*** Opening TASK DATA ***

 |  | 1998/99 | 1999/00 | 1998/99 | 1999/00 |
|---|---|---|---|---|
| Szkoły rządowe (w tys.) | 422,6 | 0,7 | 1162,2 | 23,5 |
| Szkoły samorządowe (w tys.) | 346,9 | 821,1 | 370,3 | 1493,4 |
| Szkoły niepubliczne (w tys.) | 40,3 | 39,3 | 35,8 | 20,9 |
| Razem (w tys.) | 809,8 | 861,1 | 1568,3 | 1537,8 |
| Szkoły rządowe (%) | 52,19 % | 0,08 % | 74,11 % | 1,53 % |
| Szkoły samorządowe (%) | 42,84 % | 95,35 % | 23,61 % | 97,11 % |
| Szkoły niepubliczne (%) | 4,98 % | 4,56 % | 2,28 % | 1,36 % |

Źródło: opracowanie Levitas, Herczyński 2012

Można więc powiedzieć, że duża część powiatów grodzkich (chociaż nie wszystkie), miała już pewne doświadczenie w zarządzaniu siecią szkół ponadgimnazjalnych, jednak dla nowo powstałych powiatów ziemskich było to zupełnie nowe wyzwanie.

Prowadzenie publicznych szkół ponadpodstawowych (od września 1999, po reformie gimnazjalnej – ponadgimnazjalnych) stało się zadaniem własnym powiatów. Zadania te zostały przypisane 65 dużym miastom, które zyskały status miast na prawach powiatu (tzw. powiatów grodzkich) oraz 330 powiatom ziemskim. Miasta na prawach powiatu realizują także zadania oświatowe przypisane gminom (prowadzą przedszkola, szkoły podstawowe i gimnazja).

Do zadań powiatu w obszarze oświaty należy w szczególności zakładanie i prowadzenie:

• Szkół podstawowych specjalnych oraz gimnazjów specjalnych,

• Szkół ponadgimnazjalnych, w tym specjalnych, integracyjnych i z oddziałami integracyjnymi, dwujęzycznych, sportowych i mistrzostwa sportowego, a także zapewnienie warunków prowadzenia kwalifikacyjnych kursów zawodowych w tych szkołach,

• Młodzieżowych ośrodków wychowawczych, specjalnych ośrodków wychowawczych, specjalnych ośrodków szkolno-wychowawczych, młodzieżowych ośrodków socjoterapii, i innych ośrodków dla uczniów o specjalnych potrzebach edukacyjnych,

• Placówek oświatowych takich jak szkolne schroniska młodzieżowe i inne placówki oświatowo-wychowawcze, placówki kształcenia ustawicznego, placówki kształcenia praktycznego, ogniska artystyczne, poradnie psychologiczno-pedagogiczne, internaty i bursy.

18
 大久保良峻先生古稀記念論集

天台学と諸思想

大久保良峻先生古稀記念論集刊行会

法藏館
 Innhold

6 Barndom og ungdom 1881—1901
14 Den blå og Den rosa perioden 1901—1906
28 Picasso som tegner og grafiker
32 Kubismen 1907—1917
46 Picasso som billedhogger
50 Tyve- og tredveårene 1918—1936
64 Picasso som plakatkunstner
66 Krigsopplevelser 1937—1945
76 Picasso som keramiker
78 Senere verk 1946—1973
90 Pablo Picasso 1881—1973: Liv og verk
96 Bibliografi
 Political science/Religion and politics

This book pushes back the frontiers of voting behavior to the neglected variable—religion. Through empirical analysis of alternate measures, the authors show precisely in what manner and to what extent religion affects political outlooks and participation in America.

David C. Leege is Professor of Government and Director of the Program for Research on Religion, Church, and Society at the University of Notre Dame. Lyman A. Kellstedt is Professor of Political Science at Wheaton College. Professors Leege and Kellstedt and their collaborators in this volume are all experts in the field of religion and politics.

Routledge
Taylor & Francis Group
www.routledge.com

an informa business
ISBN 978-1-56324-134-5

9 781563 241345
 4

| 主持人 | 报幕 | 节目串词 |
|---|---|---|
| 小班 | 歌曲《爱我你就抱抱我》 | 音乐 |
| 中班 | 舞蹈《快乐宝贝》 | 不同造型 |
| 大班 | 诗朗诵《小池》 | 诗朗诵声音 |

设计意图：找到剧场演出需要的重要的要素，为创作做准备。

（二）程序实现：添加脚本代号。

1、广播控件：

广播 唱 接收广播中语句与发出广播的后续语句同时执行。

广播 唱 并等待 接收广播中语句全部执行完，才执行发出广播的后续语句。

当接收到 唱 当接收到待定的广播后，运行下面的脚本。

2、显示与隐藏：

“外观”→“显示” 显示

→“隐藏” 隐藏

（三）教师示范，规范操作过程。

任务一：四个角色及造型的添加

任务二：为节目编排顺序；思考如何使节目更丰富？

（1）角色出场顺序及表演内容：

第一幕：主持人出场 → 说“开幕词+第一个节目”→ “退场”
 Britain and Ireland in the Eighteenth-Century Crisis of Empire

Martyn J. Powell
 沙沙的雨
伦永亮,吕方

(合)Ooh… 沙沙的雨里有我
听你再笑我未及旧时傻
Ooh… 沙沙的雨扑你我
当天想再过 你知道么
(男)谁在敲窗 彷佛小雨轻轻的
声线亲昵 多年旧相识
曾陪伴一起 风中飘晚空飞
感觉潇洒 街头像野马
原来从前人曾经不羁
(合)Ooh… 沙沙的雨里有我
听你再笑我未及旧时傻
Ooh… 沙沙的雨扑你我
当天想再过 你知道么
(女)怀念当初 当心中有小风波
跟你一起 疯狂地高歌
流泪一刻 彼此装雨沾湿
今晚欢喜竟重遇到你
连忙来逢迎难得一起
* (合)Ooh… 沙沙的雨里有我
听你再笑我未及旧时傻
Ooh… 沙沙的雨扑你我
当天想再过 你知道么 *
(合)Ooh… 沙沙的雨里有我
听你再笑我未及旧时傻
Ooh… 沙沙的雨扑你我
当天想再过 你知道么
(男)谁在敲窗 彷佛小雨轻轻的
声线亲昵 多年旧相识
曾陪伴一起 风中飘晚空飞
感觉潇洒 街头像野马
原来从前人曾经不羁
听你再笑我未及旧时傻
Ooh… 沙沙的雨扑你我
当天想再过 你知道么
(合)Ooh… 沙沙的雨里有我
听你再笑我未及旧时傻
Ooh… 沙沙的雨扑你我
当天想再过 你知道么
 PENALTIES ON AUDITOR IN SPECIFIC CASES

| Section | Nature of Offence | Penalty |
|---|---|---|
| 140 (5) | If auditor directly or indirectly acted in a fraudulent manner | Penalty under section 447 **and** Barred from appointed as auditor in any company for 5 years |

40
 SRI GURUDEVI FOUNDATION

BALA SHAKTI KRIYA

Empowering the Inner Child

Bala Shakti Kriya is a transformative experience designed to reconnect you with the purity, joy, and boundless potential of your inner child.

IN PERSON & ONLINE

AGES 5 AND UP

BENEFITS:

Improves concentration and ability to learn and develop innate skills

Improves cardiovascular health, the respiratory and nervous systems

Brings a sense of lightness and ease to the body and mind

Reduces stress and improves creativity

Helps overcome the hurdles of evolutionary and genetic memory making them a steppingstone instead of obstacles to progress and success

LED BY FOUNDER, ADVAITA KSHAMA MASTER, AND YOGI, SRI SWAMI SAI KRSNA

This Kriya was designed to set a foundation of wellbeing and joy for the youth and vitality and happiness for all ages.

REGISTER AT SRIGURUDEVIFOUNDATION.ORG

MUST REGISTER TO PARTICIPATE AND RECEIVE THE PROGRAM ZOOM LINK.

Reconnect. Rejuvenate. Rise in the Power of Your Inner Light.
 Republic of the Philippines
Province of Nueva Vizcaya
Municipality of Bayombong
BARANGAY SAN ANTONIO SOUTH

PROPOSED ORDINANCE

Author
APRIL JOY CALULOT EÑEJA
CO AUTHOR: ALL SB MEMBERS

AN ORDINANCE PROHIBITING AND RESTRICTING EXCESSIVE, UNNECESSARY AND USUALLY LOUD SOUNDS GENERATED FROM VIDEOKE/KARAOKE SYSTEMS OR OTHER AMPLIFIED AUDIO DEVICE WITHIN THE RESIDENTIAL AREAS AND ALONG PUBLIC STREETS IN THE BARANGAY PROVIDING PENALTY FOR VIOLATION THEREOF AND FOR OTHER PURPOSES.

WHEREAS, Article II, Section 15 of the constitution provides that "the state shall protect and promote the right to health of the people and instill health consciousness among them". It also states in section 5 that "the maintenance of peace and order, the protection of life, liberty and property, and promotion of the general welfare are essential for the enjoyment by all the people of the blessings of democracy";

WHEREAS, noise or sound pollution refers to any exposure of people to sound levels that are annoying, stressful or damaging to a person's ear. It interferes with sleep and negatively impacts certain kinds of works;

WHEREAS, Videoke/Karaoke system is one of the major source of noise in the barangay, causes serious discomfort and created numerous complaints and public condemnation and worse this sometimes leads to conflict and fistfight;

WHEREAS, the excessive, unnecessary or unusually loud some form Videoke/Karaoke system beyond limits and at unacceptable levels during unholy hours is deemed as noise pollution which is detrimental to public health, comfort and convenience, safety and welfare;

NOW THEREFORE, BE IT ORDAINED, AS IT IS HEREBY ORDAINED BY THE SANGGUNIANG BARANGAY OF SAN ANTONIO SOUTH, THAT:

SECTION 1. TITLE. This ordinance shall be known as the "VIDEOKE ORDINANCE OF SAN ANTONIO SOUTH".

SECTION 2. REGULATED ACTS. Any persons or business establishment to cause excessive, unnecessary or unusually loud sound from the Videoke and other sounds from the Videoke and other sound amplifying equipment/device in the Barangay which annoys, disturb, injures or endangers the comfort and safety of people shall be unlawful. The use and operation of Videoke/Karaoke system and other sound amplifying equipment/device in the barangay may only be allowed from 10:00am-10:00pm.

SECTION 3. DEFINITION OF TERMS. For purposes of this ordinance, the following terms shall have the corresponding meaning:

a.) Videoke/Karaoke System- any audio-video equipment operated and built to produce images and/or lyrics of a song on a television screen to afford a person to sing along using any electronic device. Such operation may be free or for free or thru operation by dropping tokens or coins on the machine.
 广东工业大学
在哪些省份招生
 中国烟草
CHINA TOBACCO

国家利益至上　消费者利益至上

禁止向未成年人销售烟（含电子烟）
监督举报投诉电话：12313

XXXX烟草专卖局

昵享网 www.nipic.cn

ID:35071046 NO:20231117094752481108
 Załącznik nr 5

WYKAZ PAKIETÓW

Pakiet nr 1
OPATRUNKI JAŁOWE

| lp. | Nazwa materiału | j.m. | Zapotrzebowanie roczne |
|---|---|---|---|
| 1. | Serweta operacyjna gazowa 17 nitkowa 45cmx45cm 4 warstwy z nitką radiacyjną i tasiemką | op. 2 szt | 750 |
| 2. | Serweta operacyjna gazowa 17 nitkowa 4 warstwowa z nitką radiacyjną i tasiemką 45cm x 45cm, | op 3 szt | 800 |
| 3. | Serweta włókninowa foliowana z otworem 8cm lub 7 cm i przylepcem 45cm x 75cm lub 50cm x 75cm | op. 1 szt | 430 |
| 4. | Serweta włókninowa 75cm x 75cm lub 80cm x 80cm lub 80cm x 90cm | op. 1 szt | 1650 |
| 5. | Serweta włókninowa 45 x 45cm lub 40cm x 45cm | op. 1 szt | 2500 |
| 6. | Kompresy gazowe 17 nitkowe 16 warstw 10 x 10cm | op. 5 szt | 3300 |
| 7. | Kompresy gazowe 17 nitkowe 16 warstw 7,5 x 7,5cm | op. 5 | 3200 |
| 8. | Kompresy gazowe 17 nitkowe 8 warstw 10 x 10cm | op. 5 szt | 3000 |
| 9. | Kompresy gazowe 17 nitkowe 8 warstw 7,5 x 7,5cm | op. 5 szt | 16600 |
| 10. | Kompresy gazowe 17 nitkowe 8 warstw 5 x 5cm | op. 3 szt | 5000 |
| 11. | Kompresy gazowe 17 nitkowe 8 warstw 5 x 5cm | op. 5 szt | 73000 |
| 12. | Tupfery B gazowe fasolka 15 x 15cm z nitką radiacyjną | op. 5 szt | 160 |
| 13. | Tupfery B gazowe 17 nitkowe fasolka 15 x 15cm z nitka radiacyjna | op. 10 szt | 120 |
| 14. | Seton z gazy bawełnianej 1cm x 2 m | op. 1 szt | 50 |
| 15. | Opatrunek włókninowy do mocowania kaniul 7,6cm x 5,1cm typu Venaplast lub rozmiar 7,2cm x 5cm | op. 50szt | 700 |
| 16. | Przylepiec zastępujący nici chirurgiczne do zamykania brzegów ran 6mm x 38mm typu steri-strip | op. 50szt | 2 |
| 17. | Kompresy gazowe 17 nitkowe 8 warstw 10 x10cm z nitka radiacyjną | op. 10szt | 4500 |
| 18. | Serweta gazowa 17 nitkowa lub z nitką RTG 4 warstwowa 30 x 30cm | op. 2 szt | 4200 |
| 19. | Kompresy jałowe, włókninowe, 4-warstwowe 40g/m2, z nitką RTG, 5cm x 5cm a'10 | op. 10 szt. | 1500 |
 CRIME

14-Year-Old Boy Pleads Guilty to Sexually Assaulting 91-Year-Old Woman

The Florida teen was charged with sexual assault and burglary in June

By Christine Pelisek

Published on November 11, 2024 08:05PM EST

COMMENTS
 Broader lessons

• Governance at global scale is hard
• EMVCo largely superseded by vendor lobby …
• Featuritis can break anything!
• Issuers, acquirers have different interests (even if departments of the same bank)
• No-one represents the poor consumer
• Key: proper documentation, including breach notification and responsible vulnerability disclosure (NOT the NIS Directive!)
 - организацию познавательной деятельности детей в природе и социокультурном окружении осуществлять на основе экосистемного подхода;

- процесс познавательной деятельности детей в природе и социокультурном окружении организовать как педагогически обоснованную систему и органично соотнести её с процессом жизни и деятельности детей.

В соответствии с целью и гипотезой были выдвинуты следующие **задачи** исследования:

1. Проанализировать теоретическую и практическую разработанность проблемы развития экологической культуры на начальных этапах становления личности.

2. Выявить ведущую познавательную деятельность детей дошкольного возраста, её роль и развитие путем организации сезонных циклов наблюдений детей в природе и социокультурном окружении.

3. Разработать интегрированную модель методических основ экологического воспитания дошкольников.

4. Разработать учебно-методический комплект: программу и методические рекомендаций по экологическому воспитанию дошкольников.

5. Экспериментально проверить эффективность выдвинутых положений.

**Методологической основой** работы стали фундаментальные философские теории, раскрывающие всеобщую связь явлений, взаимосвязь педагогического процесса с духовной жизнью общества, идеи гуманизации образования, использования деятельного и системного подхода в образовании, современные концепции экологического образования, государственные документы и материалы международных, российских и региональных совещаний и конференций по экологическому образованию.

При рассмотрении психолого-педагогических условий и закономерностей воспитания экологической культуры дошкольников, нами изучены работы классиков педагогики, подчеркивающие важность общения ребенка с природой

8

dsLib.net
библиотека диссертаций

*** Closing TASK DATA ***

• _EXERCISE GOAL_: Given the data above, transcribe exactly the lines from the one containing "Prowadzenie publicznych szkół" down to the one containing "Do zadań powiatu", and no others.

• _SOLUTION_:
Prowadzenie publicznych szkół ponadpodstawowych (od września 1999, po reformie gimnazjalnej – ponadgimnazjalnych) stało się zadaniem własnym powiatów. Zadania te zostały przypisane 65 dużym miastom, które zyskały status miast na prawach powiatu (tzw. powiatów grodzkich) oraz 330 powiatom ziemskim. Miasta na prawach powiatu realizują także zadania oświatowe przypisane gminom (prowadzą przedszkola, szkoły podstawowe i gimnazja).

Do zadań powiatu w obszarze oświaty należy w szczególności zakładanie i prowadzenie:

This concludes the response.